Aside from this—single—show of resistance, however, there was little dissent as Glassford and the Treasury agents pushed past, then
entered the building; or as they returned, only a few minutes later, with the first startled veterans, their wives, and a few children. Once more, then, Glassford and the agents turned and plunged inside—this time making their way up a rickety flight of stairs, left exposed due to the building's demolished western wall. And once more, it was not long before they were on their way down again—a stream of veterans following steadily behind.

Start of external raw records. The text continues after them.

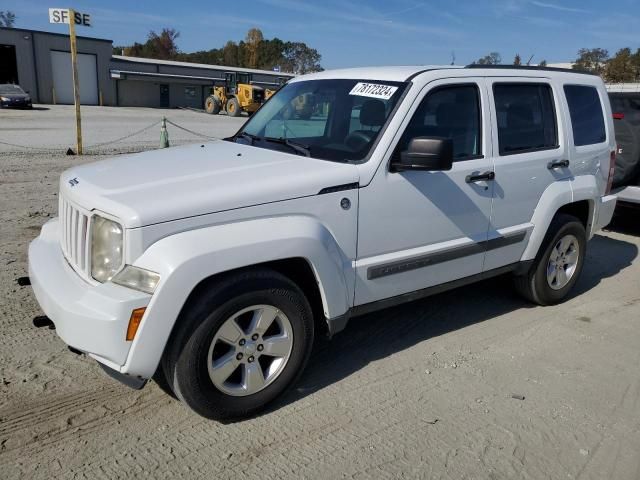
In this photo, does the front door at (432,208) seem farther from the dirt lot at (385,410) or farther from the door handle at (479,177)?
the dirt lot at (385,410)

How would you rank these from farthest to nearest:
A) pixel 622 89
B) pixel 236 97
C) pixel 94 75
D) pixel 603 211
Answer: pixel 94 75 < pixel 236 97 < pixel 622 89 < pixel 603 211

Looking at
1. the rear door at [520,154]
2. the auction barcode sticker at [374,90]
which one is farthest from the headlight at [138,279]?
the rear door at [520,154]

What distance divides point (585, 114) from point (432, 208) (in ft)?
7.70

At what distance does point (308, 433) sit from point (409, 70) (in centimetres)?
254

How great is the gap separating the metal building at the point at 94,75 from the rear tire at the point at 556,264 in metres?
37.7

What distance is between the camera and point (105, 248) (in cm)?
288

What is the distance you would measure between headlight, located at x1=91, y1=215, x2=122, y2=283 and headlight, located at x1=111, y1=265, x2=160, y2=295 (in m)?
0.07

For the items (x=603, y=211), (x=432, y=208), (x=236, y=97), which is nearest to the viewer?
(x=432, y=208)

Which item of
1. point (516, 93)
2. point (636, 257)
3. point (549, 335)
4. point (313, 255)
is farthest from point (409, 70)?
point (636, 257)

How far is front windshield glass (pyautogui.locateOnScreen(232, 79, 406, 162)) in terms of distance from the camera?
144 inches

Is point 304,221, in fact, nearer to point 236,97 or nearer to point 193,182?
point 193,182

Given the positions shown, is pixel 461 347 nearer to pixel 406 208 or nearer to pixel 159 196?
pixel 406 208

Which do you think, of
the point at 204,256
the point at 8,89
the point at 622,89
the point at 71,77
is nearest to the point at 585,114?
the point at 204,256

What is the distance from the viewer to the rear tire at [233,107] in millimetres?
35781
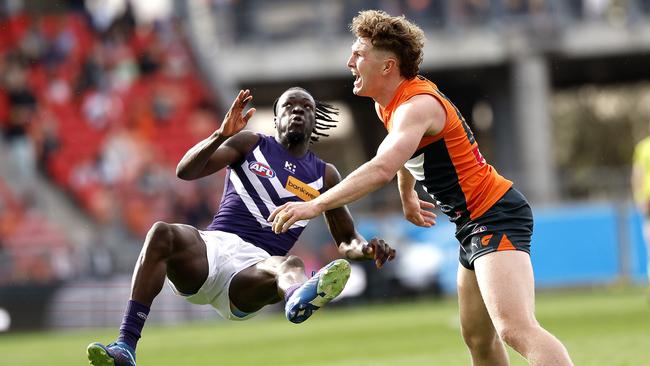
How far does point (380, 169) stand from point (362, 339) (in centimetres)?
891

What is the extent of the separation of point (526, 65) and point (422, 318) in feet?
40.5

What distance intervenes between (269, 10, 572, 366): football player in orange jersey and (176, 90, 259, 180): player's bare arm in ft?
2.46

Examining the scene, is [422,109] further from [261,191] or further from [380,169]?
[261,191]

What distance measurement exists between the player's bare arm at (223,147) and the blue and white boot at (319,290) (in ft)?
3.36

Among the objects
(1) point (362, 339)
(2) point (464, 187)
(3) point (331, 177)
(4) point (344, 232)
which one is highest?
(2) point (464, 187)

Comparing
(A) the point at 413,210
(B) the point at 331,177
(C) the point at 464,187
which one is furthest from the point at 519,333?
(B) the point at 331,177

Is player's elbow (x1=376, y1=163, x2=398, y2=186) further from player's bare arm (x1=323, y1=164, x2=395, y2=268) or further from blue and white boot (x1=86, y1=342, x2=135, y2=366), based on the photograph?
blue and white boot (x1=86, y1=342, x2=135, y2=366)

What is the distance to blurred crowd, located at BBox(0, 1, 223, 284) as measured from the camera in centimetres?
2103

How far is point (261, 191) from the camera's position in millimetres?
7605

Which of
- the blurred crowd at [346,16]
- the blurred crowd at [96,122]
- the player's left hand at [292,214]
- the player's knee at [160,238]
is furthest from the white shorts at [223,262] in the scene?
the blurred crowd at [346,16]

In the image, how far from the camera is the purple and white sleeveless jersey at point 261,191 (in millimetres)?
7594

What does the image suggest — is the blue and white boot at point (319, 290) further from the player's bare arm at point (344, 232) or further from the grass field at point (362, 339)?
the grass field at point (362, 339)

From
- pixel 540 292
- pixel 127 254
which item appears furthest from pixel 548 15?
pixel 127 254

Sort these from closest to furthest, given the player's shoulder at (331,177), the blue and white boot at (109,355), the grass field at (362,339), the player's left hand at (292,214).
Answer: the player's left hand at (292,214) → the blue and white boot at (109,355) → the player's shoulder at (331,177) → the grass field at (362,339)
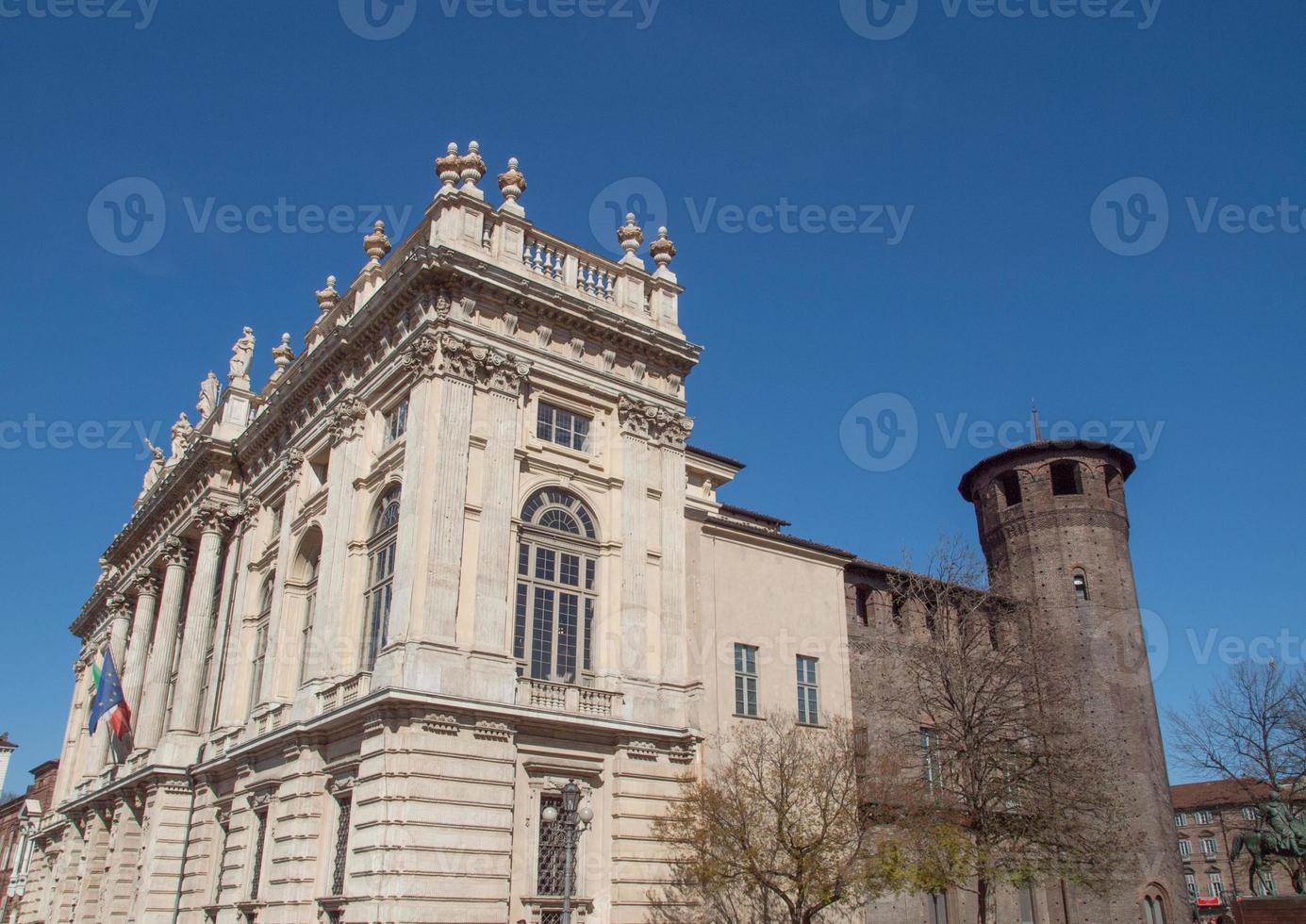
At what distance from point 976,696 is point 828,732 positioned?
4919mm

The eviction carried on like this more or less without incident. By one forty-five that afternoon, the building had been cleared. Only the police were left—sweating in their summer uniforms and pacing the grounds. The veterans and their families, who had just been fed a spartan lunch (personally provided by Glassford), lounged at a distance of about hundred yards—and if it were not for the desolate backdrop and the stricken, half-starved appearance of most of the crowd, it would have looked more like a Sunday picnic than an unruly evacuation scene. Even the mass of onlookers who had gathered to witness the drama unfold were beginning to move off.

But then a shout went up in front of the old Ford building, and several of the police officers who had been guarding the empty armory rushed over to the Ford building instead. The disturbance continued—the noise echoing into the yard below. Then two shots were fired, followed by a moment—so brief that afterward it was impossible to be certain if it had even occurred—of deep silence. Then the noise and confusion resumed. Glassford yelled, Stop that shooting! But it was too late. One of the officers, who had been hit with his own nightstick just before he'd fired, now stood facing the crowd—turning in bewildered circles. Even at the sound of Glassford's command he did not lower his gun.